I hope that was fun and informational! We covered a lot of ground. Wait…was that it? And the answer is, mostly, yes! New transformer architectures add lots of tricks, but the core of the transformer is what we just covered. Depending on what task you want to solve, you can also only the encoder or the decoder. For example, for understanding-heavy tasks such as classification, you can use the encoder stack with a linear layer on top. For generation-heavy tasks such as translation, you can use the encoder and decoder stacks. And finally, for free generation, as in ChatGPT or Mistral, you can use only the decoder stack.

Of course, we also did lots of simplifications. Let’s briefly check which were the numbers in the original transformer paper:

Embedding dimension: 512 (4 in our example)
Number of encoders: 6 (6 in our example)
Number of decoders: 6 (6 in our example)
Feed-forward dimension: 2048 (8 in our example)
Number of attention heads: 8 (2 in our example)
Attention dimension: 64 (3 in our example)

We just covered lots of topics, but it’s quite interesting we can achieve impressive results by scaling up this math and doing smart training. We didn’t cover training in this blog post as the goal was to understand the math when using an existing model, but I hope this provided strong foundations for jumping into the training part. I hope you enjoyed this blog post!
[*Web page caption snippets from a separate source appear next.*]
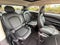 2015 MINI Cooper S Paceman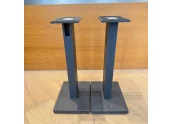 KEF SQ1 Floor Stands Outlet | Soportes de Suelo para Altavoces - oferta Comprar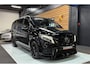 Mercedes-Benz V-klasse AMG 7-pers! Vol optie! Leer! Avantgarde!
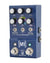 Walrus Audio M1 High-Fidelity Modulation Machine FX Pedal - Pedal Jungle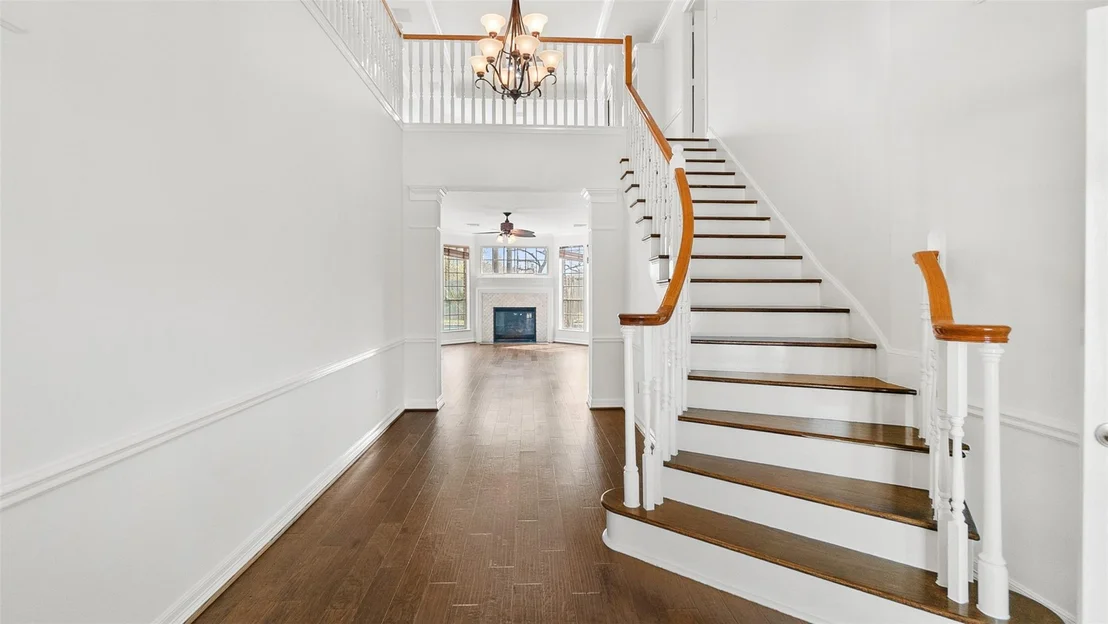 Photo of 14915 Windmill Cove Lane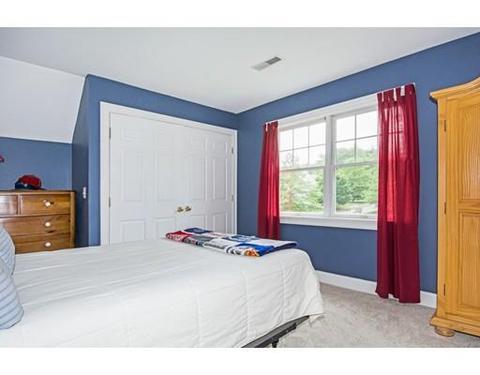 3 Grace Path, Acton, MA 01720 photo 19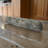 Floating Shelf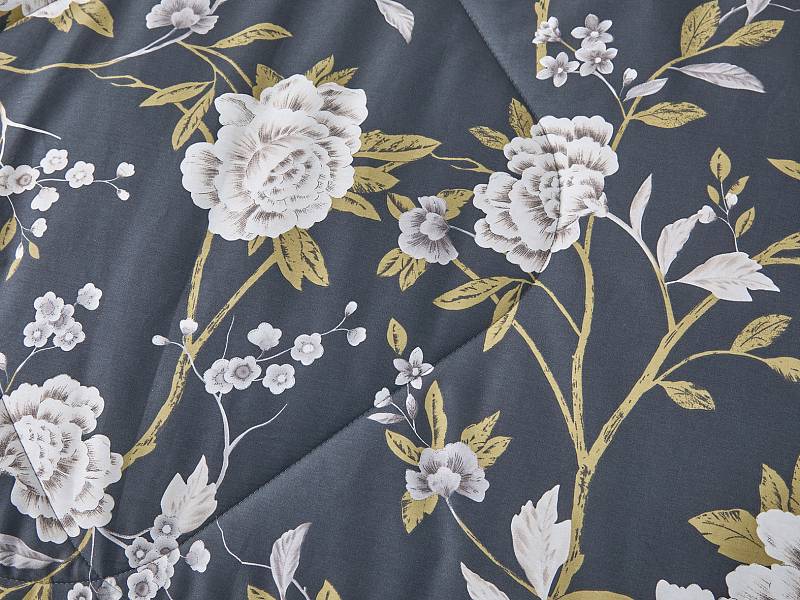 Роберто №39 Комплект Евро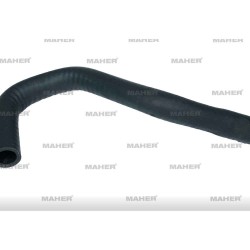 HORTUM KALORİFER CONNECT 02-14 SOL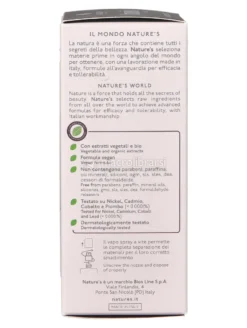 Artemisia Fiorita Eau de Toilette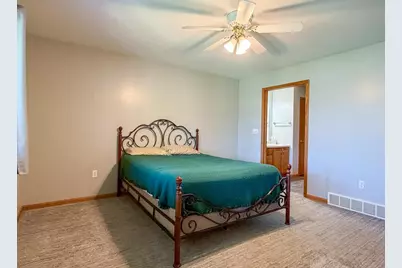 5404 Willow Street, Weston, WI 54476 - Photo 38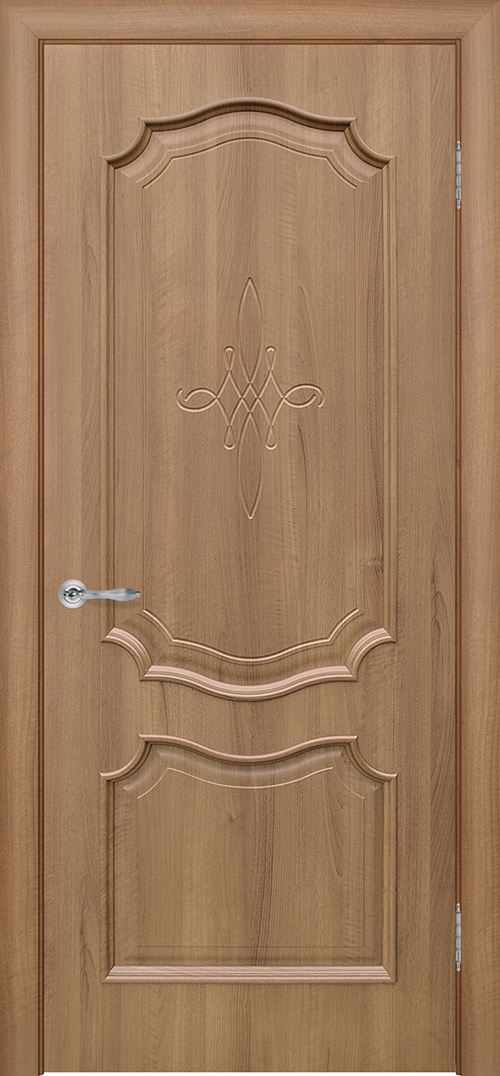 B2b Межкомнатная дверь Riana ДГ, арт. 14742 - фото №2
You can also find a more formal document with the math in this PDF (recommended by HackerNews folks).

Here are some exercises to practice your understanding of the transformer.

What is the purpose of the positional encoding?
How does self-attention and encoder-decoder attention differ?
What would happen if our attention dimension was too small? What about if it was too large?
Briefly describe the structure of a feed-forward layer.
Why is the decoder slower than the encoder?
What is the purpose of the residual connections and layer normalization?
How do we go from the decoder output to probabilities?
Why is picking the most likely next token every single time problematic?